Une absence de preuves tangibles
Le gouvernement béninois, par la voix de son porte-parole Wilfried Léandre Houngbédji, a clairement indiqué ne détenir « aucune information » confirmant cette thèse. Si les enquêtes sont en cours, aucune source officielle n’a corroboré les allégations du média. En l’état, cette déclaration repose sur des spéculations non étayées, ce qui soulève des questions sur sa crédibilité.
Un contexte géopolitique inflammable
Évoquer la présence de Tigri au Togo sans preuves concrètes risque d’envenimer les relations entre le Bénin et son voisin. Historiquement, les accusations transfrontalières non vérifiées ont souvent alimenté des tensions inutiles. Privilégier la prudence et attendre les conclusions des investigations serait plus responsable, surtout dans une région marquée par une instabilité récurrente.

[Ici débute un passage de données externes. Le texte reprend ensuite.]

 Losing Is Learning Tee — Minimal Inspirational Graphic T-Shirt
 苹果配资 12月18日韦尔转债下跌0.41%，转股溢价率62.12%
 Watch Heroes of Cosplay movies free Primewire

Le rôle des médias : entre vigilance et précipitation
Si Jeune Afrique joue un rôle crucial dans l’information africaine, relayer une telle nouvelle sans sources vérifiables peut s’apparenter à une course au sensationnalisme. Les médias ont une responsabilité de rigueur, particulièrement dans des dossiers susceptibles d’impacter la stabilité régionale.

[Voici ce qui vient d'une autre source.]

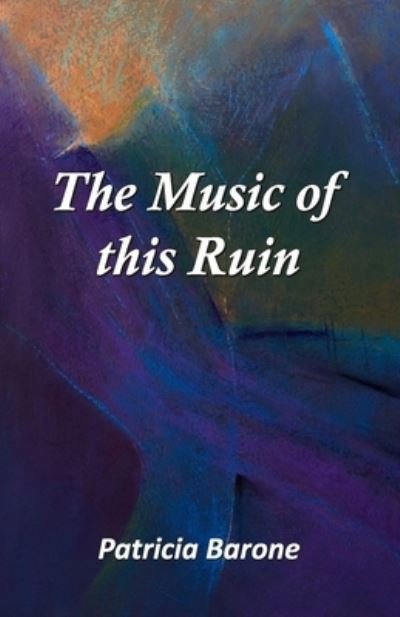 Cover for Patricia Barone · The Music of this Ruin (Paperback Book) (2021)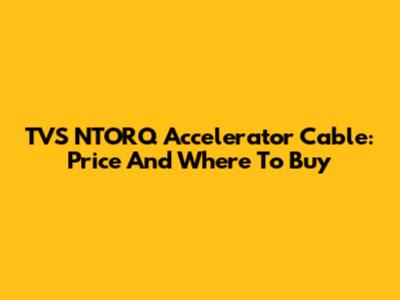 TVS NTORQ Accelerator Cable: Price And Where To Buy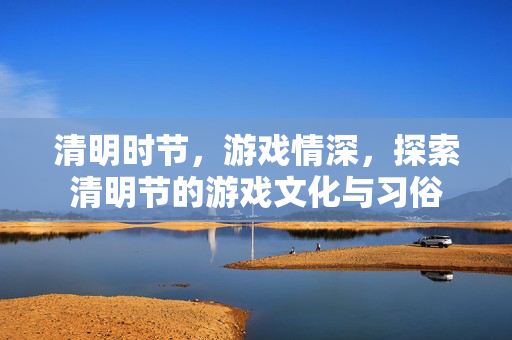 清明时节，游戏情深，探索清明节的游戏文化与习俗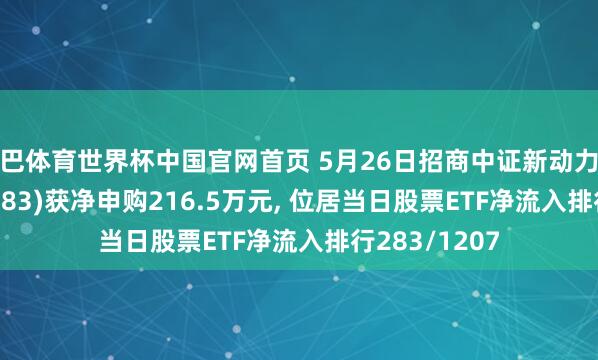 沙巴体育世界杯中国官网首页 5月26日招商中证新动力汽车ETF(159183)获净申购216.5万元, 位居当日股票ETF净流入排行283/1207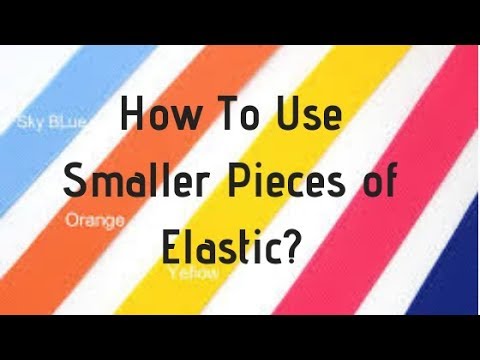 Sewing Tips and Hacks | Beginners Guide to Sewing Elastic | Best Reuse of small pieces of elastic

En l’absence de preuves officielles, il est prématuré d’avaliser la thèse d’un refuge togolais de Tigri. Cette affaire rappelle l’importance de distinguer les faits vérifiés des rumeurs, surtout lorsque la paix régionale est en jeu. Les autorités béninoises, tout comme les médias, gagneraient à privilégier la transparence et la prudence pour éviter toute escalade contreproductive.